More generally (6.3) simply provides a lower bound on the probability that some random variable is
non-zero. It is often called the second moment method.
-
Consider a graph with \(n\) vertices. For each (unordered) pair of distinct vertices
\((v_1,v_2)\), the edge from \(v_1\) to \(v_2\) is present in the graph with probability \(p\), independent of all other pairs of vertices. This graph is known as the Erdős-Renyi graph, often denoted by
\(G(n,p)\). We are interested in whether \(G(n,p)\) contains isolated vertices, which are vertices that have no edges connected to them, as \(n\to \infty \).
Let \(E_i\) be the event that vertex \(i\) is isolated, and let \(Y_n=\sum _{i=1}^n \1_{E_i}\) be the number of isolated vertices. The probability of each vertex being isolated is \(\P [E_i]=(1-p)^{n-1}\), so
the expected number of isolated vertices is \(\E [Y_n]=\sum _{i=1}^n\P [E_i]=n(1-p)^{n-1}\).
A pair of distinct vertices, that is \(i\neq j\), is part of \(2n-3\) edges (and not \(2n-2\), because they are both part of the edge between them), so \(\P [E_i\cap E_j]=(1-p)^{2n-3}\). We can calculate the
second moment too, with the help of Exercise 2.5, as
\(\seteqnumber{0}{6.}{3}\)

## COLLECTED DATA
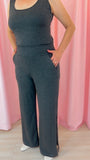 Calça Pantalona Boston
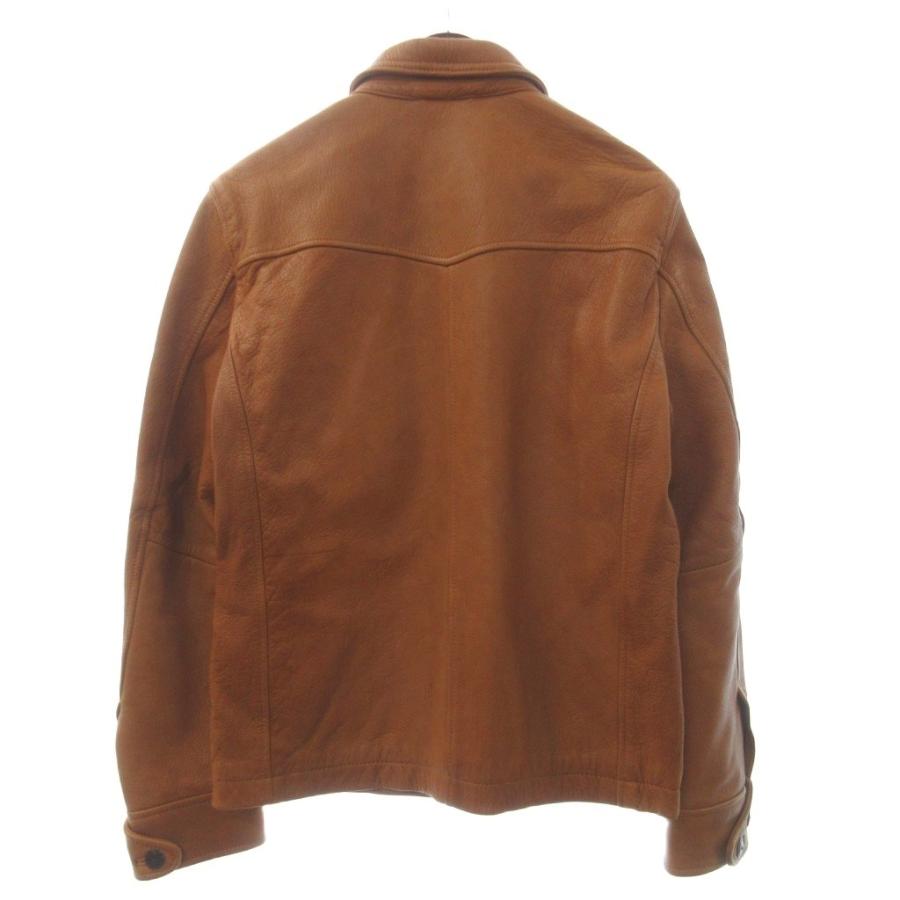 ◎JACK ROSE ヴィンテージ加工 ダブルライダース レザージャケット JACKROSE（ジャックローズ） 革ジャン ライダース JE-BUFFARO CALF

## WORK ITEM A
In the random-graph excerpt, reproduce everything from "More generally (6.3)" down to "as \(n\to \infty \).", replacing "Erdős-Renyi graph" with "binomial random graph".
## WORK ITEM B
Extend the passage on isolated vertices in random graphs, beginning immediately after its final sentence.

## ANSWER AREA A
More generally (6.3) simply provides a lower bound on the probability that some random variable is
non-zero. It is often called the second moment method.
-
Consider a graph with \(n\) vertices. For each (unordered) pair of distinct vertices
\((v_1,v_2)\), the edge from \(v_1\) to \(v_2\) is present in the graph with probability \(p\), independent of all other pairs of vertices. This graph is known as the binomial random graph, often denoted by
\(G(n,p)\). We are interested in whether \(G(n,p)\) contains isolated vertices, which are vertices that have no edges connected to them, as \(n\to \infty \).

## ANSWER AREA B
\begin{align*}
\E [Y_n^2] &= \sum _{i,j=1}^n \P [E_i\cap E_j] \\ &= \sum _{i=1}^n\P [E_i] +\sum _{\stackrel {i,j=1}{i\neq j}}^n \P [E_i\cap E_j] \\ &=
n(1-p)^{n-1}+n(n-1)(1-p)^{2n-3}
\end{align*}
Note that since \(Y\) takes integer values, \(\P [Y>0]=\P [Y\geq 1]\). The Paley-Zygmund inequality gives that
\[\P [Y\geq 1]\geq \frac {n^2(1-p)^{2n-2}}{n(1-p)^{n-1}+n(n-1)(1-p)^{2n-3}} =\frac {1}{\frac {1}{n}(1-p)^{-n-3}+\frac {n-1}{n}(1-p)^{-1}}.\]
Allowing \(p\) to depend on \(n\), it follows that if \(\frac {1}{n(1-p)^n}\to 0\), or equivalently \(n(1-p)^n\to \infty \), as \(n\to \infty \) then we must have \(\P [Y\geq 1]\to 1\) as \(n\to
\infty \). If that condition holds, then for large \(n\) it is very likely that \(G(n,p)\) contains at least one isolated vertex.